Requirement: Rewrite the lines from the one containing "At what distance is the" through the last line, changing "hooked beak" to "curved beak" and leaving everything else as it is.

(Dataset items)
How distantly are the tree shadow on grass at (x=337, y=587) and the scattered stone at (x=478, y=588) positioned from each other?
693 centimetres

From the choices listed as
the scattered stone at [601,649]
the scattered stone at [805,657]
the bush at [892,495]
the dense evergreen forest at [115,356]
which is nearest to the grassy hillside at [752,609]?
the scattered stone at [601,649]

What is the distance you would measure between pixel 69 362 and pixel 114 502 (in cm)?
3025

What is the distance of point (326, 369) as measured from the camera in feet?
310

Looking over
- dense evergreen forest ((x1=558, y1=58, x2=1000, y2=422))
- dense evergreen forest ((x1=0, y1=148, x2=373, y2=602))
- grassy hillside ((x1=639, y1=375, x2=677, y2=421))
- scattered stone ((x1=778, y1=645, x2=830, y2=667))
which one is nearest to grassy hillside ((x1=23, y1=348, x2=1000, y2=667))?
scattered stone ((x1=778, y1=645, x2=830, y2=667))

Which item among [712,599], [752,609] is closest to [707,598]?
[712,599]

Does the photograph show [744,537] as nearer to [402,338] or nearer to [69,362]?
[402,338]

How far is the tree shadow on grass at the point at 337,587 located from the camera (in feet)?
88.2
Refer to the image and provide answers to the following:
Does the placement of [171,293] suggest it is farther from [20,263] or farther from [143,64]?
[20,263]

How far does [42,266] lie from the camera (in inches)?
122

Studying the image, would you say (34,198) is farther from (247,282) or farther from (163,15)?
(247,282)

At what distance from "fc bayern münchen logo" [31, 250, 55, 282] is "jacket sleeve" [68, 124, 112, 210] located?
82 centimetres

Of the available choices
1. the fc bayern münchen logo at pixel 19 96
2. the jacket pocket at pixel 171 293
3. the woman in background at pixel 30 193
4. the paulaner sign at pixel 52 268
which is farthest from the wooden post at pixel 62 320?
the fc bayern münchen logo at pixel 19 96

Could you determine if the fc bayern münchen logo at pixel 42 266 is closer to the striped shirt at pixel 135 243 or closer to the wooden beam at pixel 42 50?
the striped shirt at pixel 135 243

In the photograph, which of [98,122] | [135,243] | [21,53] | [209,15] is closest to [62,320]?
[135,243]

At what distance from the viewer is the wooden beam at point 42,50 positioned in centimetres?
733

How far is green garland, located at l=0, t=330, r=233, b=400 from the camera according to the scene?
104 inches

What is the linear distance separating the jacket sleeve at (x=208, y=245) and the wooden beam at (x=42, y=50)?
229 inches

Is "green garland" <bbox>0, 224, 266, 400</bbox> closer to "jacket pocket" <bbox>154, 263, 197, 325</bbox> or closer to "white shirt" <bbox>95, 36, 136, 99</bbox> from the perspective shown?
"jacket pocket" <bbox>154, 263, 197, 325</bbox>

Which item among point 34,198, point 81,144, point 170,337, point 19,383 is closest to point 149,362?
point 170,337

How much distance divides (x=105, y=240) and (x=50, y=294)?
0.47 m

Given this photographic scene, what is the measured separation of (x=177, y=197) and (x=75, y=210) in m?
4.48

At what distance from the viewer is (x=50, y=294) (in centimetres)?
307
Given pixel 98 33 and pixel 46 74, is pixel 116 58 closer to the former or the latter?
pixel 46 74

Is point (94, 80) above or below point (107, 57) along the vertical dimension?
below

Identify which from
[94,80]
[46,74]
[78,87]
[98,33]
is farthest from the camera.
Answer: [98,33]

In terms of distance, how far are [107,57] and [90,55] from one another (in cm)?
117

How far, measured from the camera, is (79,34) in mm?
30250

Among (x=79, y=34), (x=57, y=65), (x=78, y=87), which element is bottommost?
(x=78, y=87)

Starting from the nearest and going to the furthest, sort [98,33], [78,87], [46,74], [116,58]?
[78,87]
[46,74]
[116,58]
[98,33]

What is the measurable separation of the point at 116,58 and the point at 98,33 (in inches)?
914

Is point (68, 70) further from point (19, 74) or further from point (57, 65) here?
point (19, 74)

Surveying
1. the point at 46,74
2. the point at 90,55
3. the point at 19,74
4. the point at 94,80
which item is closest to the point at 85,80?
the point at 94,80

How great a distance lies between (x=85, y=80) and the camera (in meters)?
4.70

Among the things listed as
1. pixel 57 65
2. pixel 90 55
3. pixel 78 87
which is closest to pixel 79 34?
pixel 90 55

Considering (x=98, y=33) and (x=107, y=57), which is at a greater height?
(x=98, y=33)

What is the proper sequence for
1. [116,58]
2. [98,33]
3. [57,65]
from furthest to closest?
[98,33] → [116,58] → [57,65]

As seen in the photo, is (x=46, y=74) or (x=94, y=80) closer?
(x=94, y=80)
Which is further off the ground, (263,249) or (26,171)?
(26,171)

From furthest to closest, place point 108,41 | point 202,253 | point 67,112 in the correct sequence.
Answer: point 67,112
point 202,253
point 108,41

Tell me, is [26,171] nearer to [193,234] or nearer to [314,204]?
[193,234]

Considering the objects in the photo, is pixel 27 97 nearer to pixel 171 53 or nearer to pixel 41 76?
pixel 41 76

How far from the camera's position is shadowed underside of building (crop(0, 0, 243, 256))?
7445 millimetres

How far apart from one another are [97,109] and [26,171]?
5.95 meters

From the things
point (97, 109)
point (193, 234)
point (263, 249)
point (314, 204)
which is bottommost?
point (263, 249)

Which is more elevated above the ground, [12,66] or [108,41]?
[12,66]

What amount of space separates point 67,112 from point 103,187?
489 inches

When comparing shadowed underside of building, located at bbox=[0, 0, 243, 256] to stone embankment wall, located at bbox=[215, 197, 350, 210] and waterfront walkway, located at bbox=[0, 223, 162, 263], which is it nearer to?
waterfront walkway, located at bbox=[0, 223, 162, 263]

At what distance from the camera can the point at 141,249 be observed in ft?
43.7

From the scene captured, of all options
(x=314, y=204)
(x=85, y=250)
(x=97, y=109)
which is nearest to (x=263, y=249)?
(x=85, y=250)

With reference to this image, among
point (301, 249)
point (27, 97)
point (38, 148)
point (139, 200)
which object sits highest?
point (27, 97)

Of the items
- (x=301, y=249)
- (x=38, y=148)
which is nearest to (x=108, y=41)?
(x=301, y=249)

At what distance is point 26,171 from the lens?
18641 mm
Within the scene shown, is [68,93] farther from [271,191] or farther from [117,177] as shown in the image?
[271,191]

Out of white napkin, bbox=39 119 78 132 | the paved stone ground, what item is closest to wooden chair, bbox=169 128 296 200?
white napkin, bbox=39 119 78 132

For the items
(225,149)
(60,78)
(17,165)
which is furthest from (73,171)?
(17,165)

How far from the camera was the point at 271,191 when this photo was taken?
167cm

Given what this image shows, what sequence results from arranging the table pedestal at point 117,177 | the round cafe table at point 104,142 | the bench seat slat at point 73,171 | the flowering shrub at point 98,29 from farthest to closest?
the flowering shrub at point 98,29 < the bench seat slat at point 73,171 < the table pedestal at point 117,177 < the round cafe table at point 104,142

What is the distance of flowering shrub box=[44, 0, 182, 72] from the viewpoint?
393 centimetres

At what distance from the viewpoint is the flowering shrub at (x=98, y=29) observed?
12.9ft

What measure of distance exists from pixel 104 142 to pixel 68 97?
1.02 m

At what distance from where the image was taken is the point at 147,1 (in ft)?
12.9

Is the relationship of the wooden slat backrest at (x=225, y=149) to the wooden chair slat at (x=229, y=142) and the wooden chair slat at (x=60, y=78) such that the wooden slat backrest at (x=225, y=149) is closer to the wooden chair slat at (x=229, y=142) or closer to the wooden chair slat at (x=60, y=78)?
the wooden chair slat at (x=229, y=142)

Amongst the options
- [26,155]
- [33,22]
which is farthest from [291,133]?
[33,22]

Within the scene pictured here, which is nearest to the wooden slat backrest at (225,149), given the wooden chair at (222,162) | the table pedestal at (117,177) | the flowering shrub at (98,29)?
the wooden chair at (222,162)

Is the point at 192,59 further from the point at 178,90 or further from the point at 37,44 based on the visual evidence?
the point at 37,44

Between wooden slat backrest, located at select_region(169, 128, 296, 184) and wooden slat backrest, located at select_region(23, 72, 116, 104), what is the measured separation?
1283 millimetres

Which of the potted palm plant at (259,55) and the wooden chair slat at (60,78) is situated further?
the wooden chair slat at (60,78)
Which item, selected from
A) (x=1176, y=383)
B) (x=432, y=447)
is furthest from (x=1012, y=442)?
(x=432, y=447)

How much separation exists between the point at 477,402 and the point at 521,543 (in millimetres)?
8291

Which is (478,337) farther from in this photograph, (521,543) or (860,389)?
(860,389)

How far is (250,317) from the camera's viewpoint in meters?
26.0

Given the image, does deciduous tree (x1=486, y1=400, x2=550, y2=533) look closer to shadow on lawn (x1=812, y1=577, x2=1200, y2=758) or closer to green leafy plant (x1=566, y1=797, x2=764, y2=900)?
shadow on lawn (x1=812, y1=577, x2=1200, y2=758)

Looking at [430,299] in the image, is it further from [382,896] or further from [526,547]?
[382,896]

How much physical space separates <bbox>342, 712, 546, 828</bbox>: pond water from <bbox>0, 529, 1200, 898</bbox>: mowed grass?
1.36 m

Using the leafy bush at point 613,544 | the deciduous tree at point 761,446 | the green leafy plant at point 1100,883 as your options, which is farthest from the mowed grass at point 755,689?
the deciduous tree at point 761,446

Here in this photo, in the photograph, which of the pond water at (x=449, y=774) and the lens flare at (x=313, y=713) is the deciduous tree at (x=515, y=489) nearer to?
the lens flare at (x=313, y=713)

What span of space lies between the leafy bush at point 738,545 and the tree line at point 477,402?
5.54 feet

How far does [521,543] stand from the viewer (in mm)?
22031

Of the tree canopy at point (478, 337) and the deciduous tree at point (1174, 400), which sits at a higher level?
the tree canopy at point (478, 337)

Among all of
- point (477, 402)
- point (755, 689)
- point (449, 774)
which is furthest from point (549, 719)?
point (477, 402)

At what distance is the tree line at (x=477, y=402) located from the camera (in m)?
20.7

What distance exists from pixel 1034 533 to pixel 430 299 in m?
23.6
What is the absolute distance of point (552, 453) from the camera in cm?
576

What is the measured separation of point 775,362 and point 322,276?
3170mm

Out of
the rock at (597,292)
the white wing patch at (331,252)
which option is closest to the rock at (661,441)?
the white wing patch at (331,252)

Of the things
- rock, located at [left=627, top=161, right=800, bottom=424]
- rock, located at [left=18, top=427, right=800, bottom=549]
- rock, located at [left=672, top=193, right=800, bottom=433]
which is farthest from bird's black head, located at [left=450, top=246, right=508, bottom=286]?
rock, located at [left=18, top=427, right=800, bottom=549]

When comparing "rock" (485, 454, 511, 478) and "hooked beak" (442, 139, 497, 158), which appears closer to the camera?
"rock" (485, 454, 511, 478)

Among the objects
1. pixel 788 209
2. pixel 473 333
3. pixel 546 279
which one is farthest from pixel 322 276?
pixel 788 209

Response to the task:
At what distance is the tree line at (x=477, y=402) located from the camera (in m)?
20.7

What distance exists from pixel 1034 533 to pixel 430 299 in m?
23.6
What is the absolute distance of point (552, 453) from the camera in cm?
576

What is the measured separation of point 775,362 and point 322,276?
3170mm

Out of
the rock at (597,292)
the white wing patch at (331,252)
which option is closest to the rock at (661,441)?
the white wing patch at (331,252)

Of the things
- rock, located at [left=627, top=161, right=800, bottom=424]
- rock, located at [left=18, top=427, right=800, bottom=549]
- rock, located at [left=672, top=193, right=800, bottom=433]
which is farthest from bird's black head, located at [left=450, top=246, right=508, bottom=286]?
rock, located at [left=18, top=427, right=800, bottom=549]

When comparing "rock" (485, 454, 511, 478) and "curved beak" (442, 139, 497, 158), which appears closer to the camera?
"rock" (485, 454, 511, 478)

Among the objects
1. pixel 788 209
2. pixel 473 333
3. pixel 546 279
which one is farthest from pixel 322 276?
pixel 788 209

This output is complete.